▶ [Objective]
Answer these questions from the text on archive law in Switzerland below:
1. In what year did the Confederation enact the Archiving Act?
2. Which canton adopted a "Loi sur les archives publiques" as early as 1925?
3. What was the Canton of Jura's motivation for adopting an archival law?

▶ [Quoted passage]
★ ★ ★ ★ ★ ★ ★

= Archive law in Switzerland =

Overview of archival law in Switzerland

Archivistic law in Switzerland is regulated in a federalist manner: each canton has its own law and/or regulation (ordinance) on archives. There are also archival regulations in some cities and large municipalities. The Confederation enacted the Archiving Act in 1998, though it only affects federal archives and has no direct effect on the cantons, cities, or municipalities, although cantons that legislated after 1998 drew inspiration from federal provisions.

Due to federalism, regulations are highly diverse, particularly regarding protection periods. However, they often share a similar structure. Each archive stems from its own historical and regulatory tradition. For example, the state archives of a university canton do not operate in the same environment as those of a non-university canton.

== History of archival law ==
Until the 1980s, archival regulation was mostly limited to a few regulatory provisions included in texts governing the executive functions responsible for archives, except in the Canton of Geneva, which, as early as 1925, adopted a "Loi sur les archives publiques". In 1984 and 1989, the cantons of Jura and Neuchâtel also adopted archival laws. Their motivations were quite different: for Jura, it was about equipping the newly created canton with an archival organization, while for Neuchâtel, it was about addressing the challenge of new digital media and clarifying problematic protection periods.

★ ★ ★ ★ ★ ★ ★

▶ [Extracted entries]
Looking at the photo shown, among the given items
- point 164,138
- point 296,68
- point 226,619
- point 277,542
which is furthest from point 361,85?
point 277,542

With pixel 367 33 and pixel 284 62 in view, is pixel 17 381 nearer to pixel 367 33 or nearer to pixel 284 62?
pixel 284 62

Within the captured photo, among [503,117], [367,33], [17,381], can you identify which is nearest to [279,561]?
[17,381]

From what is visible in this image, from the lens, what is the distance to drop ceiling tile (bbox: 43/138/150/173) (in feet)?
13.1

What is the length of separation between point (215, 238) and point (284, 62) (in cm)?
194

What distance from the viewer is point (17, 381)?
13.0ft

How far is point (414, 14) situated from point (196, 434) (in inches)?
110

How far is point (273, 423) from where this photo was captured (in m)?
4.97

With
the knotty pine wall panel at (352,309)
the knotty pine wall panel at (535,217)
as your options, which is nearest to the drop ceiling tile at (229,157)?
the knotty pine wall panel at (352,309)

★ ★ ★ ★ ★ ★ ★

▶ [In response]
1. 1998
2. The Canton of Geneva
3. To equip the newly created canton with an archival organization